Exercise objective: From the data below, repeat exactly the lines from the line with "pigeons-00221 - 040-White" to the line with "Choosing Nigerian Dwarf", both included.

Record extracts:
<<<<

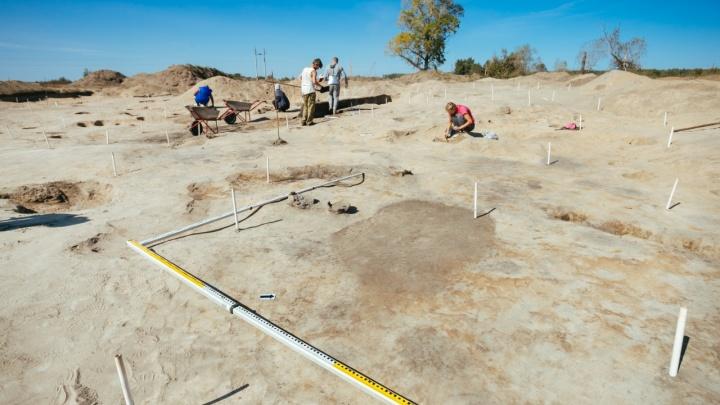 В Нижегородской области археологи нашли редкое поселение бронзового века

>>>>
<<<<

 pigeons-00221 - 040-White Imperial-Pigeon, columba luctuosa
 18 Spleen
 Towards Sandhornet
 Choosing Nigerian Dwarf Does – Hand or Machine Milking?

>>>>

Solution to the exercise:
 pigeons-00221 - 040-White Imperial-Pigeon, columba luctuosa
 18 Spleen
 Towards Sandhornet
 Choosing Nigerian Dwarf Does – Hand or Machine Milking?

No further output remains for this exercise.